A few weeks ago, Robert Vogstad led a group of students up a slope on Slatechuck Mountain to find and chop their own argillite.
“Everybody loved it,” Vogtad said, even the hard climb.
“Everything worthwhile is challenging.”
A Haida artist and First Nations resource worker at GidG̱alang Ḵuuyas Naay, Vogstad is excited by what’s taking shape in the school field — an outdoor carving canopy.
Thanks to the Haida Gwaii school district’s new innovative teaching grant, Vogstad was able to buy some new carving tools for students and set up a 12- by 20-foot canopy where they can carve without worrying how the cedar shavings or argillite dust might colour the school floors. One day, Vogstad hopes there will be a small longhouse for students that could work for dance and ceremony as well as carving, but it’s a good step.
|Silhouetted youth climb up a braided ladder of DNA in the Tree of Life carving underway at GidG̱alang Ḵuuyas Naay. (Andrew Hudson/Haida Gwaii Observer)|
“This is all so new,” Vogstad said, standing by the students’ most ambitious carving project — a nine-foot tall red cedar panel designed by Vogstad which features a towering ladder of double-helix DNA in the centre, with cedar branches at either side to represent the Tree of Life.
A male and female salmon are also taking shape among the branches, as well as a pair of hands with their palms up to say “haawa” as they return the body of a salmon to its ancestral river.
And climbing the base pairs of DNA are the silhouettes of youth, ascending.
Vogstad said students are often apprehensive about carving the panel, but since the project started last spring, about 20 have tried it, beginning by chipping away at the bulk of wood that needs to be removed for the relief carvings to stand out. They hope to finish by National Aboriginal Day in June, and display the panel in the school foyer, just beneath a series of portrait photos of Haida elders that are paired with painted canoe paddles showing their clan crests.

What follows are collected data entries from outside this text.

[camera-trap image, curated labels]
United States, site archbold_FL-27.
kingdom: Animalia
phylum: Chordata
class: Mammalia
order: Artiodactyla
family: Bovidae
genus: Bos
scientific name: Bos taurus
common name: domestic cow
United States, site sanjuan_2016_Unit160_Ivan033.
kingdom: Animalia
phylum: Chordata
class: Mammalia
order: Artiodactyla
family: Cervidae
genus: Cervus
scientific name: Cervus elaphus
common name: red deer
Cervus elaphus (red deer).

To build up the students’ confidence, they begin by learning to freely draw the fundamental shapes of Haida formline: linear and formed ovoids, triads and salmonoids.

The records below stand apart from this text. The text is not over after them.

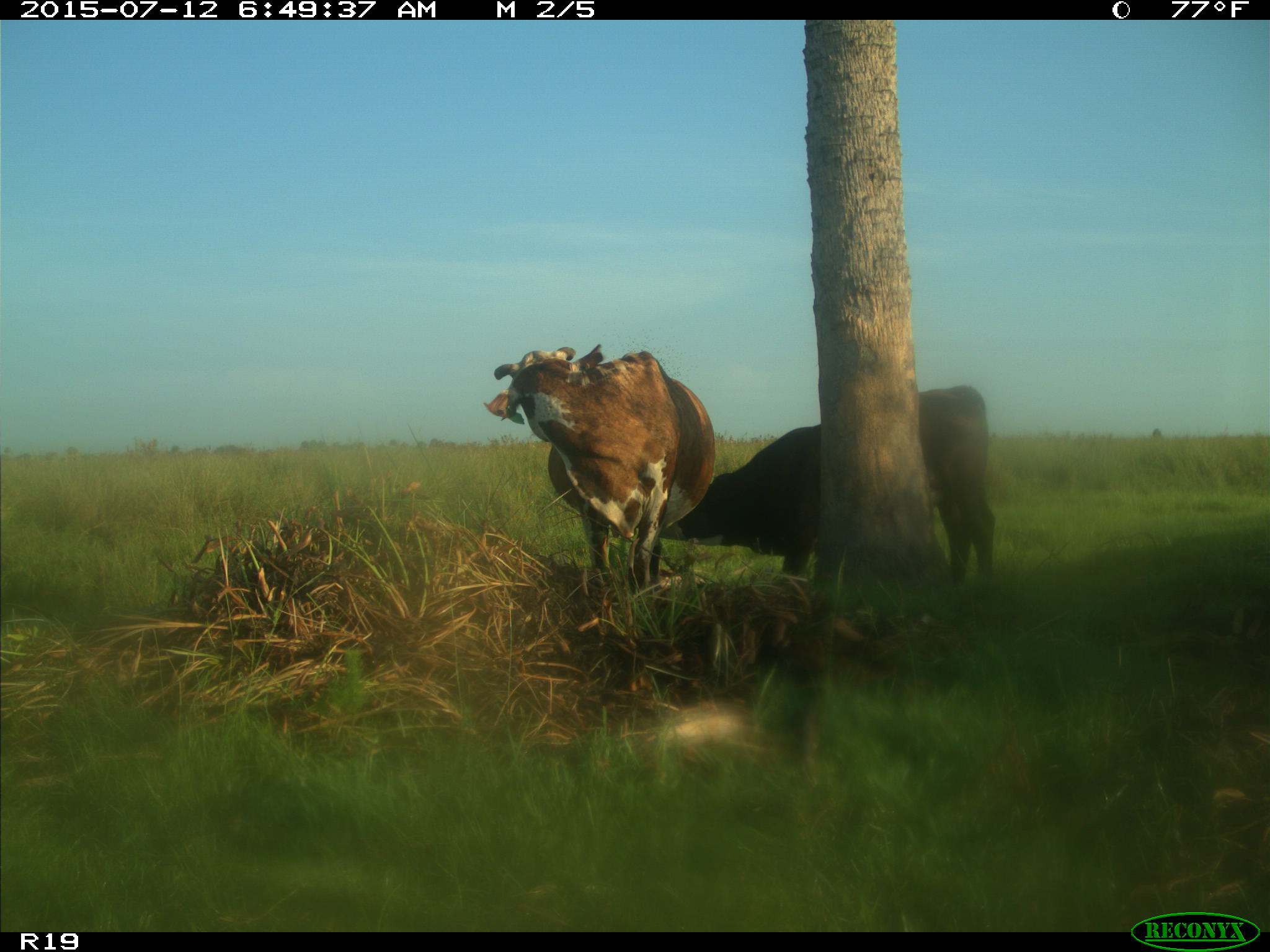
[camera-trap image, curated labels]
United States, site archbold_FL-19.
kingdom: Animalia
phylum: Chordata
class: Mammalia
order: Artiodactyla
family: Bovidae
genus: Bos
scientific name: Bos taurus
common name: domestic cow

“I’m training their eyes to see the forms, the positive and the negative spaces,” Vogstad said.
They may be basic, he said, but drawing them well challenges even a master artist.
Starting with small wooden halibut hooks, or ýagw táawaay, Vogstad has coached students to try small argillite carvings and, just last week, Christmas tree ornaments done in Haida formline.
In his classroom, Vogstad keeps another illustration of the Tree of Life with its own symbolism — one he uses for the Haida Warrior Conduct program. Based on the idea of a medicine wheel, the tree is surrounded by the human life cycle — baby to youth, adult to elder — and there are photos of role models at each stage, including basketball star Damen Bell-Holter and the late Percy Williams.
Looking at Williams’ portrait, Vogstad explained how it’s when people break out from their comfort zones and take on new challenges that they stop returning to earth as humans.
“People like him were probably able to climb up the Tree of Life, to go to the happy hunting and fishing grounds,” he said, smiling.